After watching an interesting but slightly confusing movie called Anonymous, I started reading a book on a topic I’ve wanted to know more about for a long time: the authorship of Shakespeare. John Michell’s Who Wrote Shakespeare? takes a neutral approach, tracing the history of the question and laying out the arguments for each of the candidates. Since most of the negative arguments have elements of rationality while most of the positive arguments smack of the kind of theory that might come out of a shed covered with paper and criss-crossed with a hundred taut strands of red yarn, Michell almost has me convinced that no one could have written the famous plays and poems. And yet there they are, and my only other option – the infinite number of monkeys with their infinite number of typewriters – has yet to be found. So I suppose some human or humans did actually write them.
In a nutshell, the case against the actor from Stratford-upon-Avon rests on the seeming unlikelihood that a man from a country town with a country school, a man whose father and daughter were illiterate, could have written the most elegant, complex, moving, creative, beautiful expressions in the history of the English language – perhaps of any language. To expand just a bit, anti-Stratfordians ask how the country rube, even going to London for a few years to act on stage, could have known about court life, hunting, falconry, mythology, music, seamanship, the law, horticulture, and fifty other esoteric subjects. Several answers come to mind. (1) He read about all these topics in books and, with his inarguably brilliant mind, became fluent with their terms and ideas. (2) Some of these topics – hunting, law, and horticulture, for instance – don’t seem surprising at all for a landowner from a rural town. (3) Brilliant minds can come from small towns. (4) Brilliant minds generally find a way to succeed in spite of their schooling.
But I also wonder just how knowledgeable Shakespeare actually was on all these topics. I can only speak with any certainty about music, and there he uses enough vocabulary to show that he had met with music theory, but doesn’t really say enough to be either accurate or inaccurate. Mercutio, for instance, uses musical terminology when complaining that Tybalt fights tepidly: “He fights as you sing pricksong – keeps time, distance, and proportion; rests me his minim rest, one, two, and the third in your bosom!” I can’t tell from this whether Shakespeare could be called an expert in music, whether, for instance, he could have taught a beginning class competently. But I have no doubt he read a book and picked up terminology that satisfied his interest in “words, words, words.” After all, did he really need to know what pricksong was in order to see the potential for a ribald pun in the term? “Time, distance, and proportion” could represent a faulty memory of the trio of metrical terms from Renaissance music theory: mode, time, and prolation. But even if that’s true, I don’t know if I should ascribe the mistake to Shakespeare or to Mercutio. Maybe Shakespeare knew what he was talking about, but he certainly didn’t prove it. How many of the Bard’s allusions to other subjects sound like expert knowledge to me without truly indicating any more mastery than Mercutio does of music?

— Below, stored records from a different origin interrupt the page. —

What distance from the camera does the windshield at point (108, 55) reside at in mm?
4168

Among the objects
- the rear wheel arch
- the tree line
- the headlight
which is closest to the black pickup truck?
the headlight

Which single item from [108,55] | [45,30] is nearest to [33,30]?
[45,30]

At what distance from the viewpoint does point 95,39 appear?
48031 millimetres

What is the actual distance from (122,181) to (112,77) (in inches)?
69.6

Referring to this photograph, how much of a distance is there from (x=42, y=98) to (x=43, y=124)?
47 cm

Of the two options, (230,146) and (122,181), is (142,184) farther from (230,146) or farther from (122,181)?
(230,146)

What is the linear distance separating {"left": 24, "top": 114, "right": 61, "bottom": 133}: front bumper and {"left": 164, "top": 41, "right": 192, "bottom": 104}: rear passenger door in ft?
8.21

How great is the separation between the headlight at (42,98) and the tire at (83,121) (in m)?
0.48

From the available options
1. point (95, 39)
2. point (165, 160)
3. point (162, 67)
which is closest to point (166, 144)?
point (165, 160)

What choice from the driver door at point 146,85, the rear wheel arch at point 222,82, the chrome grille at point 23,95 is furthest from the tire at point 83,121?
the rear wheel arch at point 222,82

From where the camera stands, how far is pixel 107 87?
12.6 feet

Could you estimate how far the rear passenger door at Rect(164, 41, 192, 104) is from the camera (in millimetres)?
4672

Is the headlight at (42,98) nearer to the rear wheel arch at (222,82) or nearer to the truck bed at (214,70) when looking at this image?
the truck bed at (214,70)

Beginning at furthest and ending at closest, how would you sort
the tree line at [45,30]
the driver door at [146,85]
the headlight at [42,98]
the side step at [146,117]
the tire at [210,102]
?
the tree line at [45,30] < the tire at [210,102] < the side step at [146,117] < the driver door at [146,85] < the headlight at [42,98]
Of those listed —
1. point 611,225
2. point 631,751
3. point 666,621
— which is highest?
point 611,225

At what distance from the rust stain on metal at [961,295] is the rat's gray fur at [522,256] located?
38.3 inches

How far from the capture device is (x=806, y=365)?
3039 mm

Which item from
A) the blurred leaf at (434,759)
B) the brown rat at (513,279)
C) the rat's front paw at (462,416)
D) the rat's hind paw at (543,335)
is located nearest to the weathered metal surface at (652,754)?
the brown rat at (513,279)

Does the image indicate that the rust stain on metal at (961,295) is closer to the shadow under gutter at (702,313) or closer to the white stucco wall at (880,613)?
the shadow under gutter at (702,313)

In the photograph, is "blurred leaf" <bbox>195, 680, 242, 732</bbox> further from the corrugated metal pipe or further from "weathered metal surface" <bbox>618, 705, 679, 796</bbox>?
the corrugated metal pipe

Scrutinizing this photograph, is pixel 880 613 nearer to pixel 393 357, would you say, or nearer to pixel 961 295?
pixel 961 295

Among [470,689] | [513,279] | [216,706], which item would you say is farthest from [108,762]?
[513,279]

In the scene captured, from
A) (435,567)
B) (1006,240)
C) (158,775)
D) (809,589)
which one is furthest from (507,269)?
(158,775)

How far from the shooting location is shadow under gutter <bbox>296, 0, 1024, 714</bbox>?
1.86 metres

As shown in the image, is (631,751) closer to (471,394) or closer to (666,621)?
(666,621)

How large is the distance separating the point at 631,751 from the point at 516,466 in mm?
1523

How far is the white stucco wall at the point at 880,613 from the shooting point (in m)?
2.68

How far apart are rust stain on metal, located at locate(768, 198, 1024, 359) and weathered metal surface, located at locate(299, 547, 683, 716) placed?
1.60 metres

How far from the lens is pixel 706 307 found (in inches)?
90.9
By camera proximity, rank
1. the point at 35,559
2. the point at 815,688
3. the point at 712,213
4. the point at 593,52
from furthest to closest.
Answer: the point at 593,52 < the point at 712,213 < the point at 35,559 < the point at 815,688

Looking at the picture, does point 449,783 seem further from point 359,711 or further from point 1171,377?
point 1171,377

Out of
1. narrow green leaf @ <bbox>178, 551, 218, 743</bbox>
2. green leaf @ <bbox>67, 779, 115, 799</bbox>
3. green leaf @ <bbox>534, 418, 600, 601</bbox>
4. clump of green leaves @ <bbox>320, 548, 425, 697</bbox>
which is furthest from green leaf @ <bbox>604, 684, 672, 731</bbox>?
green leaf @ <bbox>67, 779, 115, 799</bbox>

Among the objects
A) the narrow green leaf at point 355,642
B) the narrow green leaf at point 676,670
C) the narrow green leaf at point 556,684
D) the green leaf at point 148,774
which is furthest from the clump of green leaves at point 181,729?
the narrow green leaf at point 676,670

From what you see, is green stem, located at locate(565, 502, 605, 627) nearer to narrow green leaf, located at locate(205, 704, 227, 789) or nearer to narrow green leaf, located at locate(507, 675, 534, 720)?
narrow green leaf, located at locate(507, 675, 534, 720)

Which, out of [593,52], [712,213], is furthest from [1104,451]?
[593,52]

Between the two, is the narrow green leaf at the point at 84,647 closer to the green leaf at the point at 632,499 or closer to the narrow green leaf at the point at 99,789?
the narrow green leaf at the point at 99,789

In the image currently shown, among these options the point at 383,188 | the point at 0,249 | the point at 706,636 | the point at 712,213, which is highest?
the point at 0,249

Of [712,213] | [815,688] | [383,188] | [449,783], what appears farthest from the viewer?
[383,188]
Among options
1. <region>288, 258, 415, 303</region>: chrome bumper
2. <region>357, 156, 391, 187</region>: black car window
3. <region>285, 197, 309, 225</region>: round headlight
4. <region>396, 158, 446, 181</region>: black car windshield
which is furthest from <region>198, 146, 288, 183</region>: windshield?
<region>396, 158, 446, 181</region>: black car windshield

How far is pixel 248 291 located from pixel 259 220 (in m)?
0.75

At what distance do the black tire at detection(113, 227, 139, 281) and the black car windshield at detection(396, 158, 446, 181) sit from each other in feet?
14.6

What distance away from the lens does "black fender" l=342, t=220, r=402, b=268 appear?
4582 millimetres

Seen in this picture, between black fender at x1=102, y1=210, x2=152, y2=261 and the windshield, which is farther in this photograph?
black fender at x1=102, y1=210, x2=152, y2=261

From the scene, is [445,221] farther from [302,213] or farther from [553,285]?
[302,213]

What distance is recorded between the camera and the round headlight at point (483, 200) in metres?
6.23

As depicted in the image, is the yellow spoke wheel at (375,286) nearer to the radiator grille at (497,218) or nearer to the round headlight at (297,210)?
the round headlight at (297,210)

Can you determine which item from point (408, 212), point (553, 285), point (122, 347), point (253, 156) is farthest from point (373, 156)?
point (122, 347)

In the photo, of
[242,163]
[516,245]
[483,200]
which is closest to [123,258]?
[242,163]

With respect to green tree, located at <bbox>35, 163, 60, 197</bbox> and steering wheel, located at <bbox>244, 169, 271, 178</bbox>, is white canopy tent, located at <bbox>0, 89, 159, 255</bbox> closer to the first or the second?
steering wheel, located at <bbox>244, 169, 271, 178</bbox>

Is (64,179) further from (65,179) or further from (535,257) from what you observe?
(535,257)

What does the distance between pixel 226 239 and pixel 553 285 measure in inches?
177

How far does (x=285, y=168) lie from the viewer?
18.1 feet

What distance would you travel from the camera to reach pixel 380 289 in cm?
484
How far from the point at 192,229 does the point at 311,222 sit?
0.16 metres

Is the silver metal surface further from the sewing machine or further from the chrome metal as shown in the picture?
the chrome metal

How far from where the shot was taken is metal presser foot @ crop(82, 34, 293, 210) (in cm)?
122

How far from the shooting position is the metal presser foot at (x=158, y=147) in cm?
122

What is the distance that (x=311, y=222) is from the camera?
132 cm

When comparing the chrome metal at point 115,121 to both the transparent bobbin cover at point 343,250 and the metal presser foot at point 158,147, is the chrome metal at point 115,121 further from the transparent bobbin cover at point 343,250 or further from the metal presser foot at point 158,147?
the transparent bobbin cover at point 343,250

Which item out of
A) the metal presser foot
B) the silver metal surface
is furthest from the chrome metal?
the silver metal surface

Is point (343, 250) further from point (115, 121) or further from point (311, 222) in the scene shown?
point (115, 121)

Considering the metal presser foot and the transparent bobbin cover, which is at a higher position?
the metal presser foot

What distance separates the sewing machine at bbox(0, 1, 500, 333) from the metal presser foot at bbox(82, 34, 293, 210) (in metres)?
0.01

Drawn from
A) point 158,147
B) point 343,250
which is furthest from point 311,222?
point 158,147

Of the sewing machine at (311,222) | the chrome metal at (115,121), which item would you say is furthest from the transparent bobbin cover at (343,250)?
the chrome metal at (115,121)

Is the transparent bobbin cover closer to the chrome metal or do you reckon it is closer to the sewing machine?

Then, too, I also wonder, after all the questions of how a laborer’s son could have depicted royalty so faithfully, how the Earl of Oxford or Sir Francis Bacon or any of the other aristocrats put forth as the “true” author could have depicted lower-class patter so well. Baconians ask: How did the man from Stratford know how to write the lines of Henry VIII? But I haven’t yet read that anyone asks the Baconians: How did the Lord Chancellor of England know how to write the lines of Mistress Quickly?
I liked the movie.. it's the only conspiracy theory I ever subscribed to... although I'll be instantly susceptible to the first plausible one that emerges regarding this missing airplane.